The diagnostic component helps learners to ultimately arrive at a model that matches their expectations. This is achieved by having learners formulate their expected simulation results. Based on the discrepancies between these expectations and the logical consequences of knowledge already expressed, the software is be able to identify flaws in the latter, and suggest improvements on how to overcome these. The software thus stepwise supports learners in constructing and discovering a correct explanation of how a system works.
Communicative interaction using virtual characters
A distinctive feature of the DynaLearn approach concerns a community of unique virtual characters that accompanies learners in an entertaining and motivating way while handling complex conceptual knowledge (Figure 4). The characters offer basic help as well as sophisticated feedback on the contents modelled by learners.
|Fig. 4. The DynaLearn virtual characters (from left to right): two students, the critic, the teacher, the quizmaster, and the mechanic).
Click here to see them in action.
A cartoonish design combines expressivity with entertainment to stimulate the learner’s work. The characters move freely on the computer desktop and have the ability to speak with individual voices. Being hamsters, the characters reference real-life adoptable pets and resonate DynaLearn’s focus on environmental science. The virtual characters resemble a classroom setting and take roles such as ‘a teacher who delivers knowledge and training’ or ‘students that need to acquire knowledge’. The quizmaster provides a special option. It can be used to assess the learner’s knowledge on a topic.

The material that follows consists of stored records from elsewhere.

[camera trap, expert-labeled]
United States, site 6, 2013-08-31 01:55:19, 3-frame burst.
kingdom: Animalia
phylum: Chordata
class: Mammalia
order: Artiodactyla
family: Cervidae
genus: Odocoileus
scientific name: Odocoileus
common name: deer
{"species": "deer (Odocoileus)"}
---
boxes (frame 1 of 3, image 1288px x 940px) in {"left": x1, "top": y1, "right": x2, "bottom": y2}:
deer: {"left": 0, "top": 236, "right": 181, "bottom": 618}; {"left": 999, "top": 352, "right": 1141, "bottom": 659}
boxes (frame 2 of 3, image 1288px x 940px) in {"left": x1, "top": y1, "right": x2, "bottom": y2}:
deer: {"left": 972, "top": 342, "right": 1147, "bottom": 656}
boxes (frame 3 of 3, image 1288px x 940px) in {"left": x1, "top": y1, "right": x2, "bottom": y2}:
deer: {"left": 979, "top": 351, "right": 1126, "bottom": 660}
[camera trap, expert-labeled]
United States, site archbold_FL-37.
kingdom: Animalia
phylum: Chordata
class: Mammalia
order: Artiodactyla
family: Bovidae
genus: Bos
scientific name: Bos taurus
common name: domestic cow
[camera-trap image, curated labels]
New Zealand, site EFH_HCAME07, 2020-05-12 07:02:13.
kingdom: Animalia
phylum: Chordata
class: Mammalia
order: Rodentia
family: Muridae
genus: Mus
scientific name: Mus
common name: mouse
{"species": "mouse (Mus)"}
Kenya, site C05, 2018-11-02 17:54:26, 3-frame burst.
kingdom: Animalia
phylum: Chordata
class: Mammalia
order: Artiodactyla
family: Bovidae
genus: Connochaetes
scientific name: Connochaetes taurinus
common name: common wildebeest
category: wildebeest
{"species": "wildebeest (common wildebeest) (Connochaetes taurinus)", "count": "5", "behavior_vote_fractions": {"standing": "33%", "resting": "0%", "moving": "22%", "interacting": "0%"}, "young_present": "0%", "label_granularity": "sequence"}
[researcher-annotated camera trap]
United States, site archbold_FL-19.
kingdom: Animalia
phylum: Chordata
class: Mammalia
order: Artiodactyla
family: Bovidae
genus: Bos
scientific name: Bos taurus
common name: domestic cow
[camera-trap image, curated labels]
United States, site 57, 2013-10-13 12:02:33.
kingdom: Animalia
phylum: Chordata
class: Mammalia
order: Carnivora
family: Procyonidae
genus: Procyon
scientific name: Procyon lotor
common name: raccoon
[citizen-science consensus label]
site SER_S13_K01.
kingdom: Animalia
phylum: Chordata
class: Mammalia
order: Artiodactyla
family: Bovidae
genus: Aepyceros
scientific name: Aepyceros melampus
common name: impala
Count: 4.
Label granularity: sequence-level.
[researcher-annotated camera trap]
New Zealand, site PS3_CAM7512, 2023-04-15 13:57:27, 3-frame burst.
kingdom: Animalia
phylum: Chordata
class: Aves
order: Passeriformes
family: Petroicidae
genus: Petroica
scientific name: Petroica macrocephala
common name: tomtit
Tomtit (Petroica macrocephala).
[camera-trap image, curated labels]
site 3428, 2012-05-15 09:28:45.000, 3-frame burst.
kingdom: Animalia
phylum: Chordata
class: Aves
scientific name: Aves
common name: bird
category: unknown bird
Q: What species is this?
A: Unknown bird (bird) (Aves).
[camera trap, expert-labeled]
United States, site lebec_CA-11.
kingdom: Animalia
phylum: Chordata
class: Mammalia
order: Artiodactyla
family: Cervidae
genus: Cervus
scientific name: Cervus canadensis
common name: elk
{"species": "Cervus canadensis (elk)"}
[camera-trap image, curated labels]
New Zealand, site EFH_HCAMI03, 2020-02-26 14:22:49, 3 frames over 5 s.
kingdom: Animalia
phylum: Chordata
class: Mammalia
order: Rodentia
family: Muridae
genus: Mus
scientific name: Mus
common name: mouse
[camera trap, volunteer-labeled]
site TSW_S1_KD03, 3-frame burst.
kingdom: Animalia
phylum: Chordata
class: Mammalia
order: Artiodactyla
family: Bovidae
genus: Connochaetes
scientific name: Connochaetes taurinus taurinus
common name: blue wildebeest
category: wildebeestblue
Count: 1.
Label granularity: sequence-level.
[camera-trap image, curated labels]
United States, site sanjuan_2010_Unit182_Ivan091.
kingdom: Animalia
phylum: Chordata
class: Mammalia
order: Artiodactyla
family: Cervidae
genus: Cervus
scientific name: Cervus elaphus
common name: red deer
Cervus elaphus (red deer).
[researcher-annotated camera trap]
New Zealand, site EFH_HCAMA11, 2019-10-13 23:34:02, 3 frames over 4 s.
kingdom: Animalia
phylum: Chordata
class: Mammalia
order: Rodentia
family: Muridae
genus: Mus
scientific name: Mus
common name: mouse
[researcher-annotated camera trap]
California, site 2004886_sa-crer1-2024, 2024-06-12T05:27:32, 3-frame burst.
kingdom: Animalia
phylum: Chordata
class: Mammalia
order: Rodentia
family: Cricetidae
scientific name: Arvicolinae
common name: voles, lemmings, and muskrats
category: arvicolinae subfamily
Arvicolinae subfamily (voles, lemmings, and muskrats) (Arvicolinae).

Environmental science – Application and evaluation
Based on the DynaLearn approach, partners have created didactic materials for teaching and learning environmental science. Particularly, over 200 models have been created covering 61 topics across the seven DynaLearn themes in environmental science (Figure 5 and 6). Using this material, 49 evaluation studies have been conducted in real learning situations and settings (such as, school, college, and university classes), involving 736 participants, varying in evaluation goals, sample size, research design, and duration. Overall the studies showed the great potential of the DynaLearn approach for supporting: the growth of causal system thinking; the acquisition of scientific reasoning skills; the ability to learn about complex ecosystems; the gradual construction of content knowledge; the incremental development of the conceptual modelling approach and skills.
The DynaLearn project has developed an intelligent learning environment that supports active learning, and engages learners in acquiring conceptual knowledge of how systems behave. The learning environment encompasses six learning spaces, which facilitate a gradual progress towards mastering the subject matter. While developing their knowledge learners may obtain formative feedback by grounding their model ingredients in common external vocabulary, and by asking for a comparative analysis with repository models. When the simulation results turn out different from what learners expect, the diagnostic component can be called to suggest improvements to overcome these. The virtual characters are available to engage learners, and induce motivation using specific settings including the Teachable agent and Quiz modes. Evaluation studies confirm the potential of the DynaLearn approach.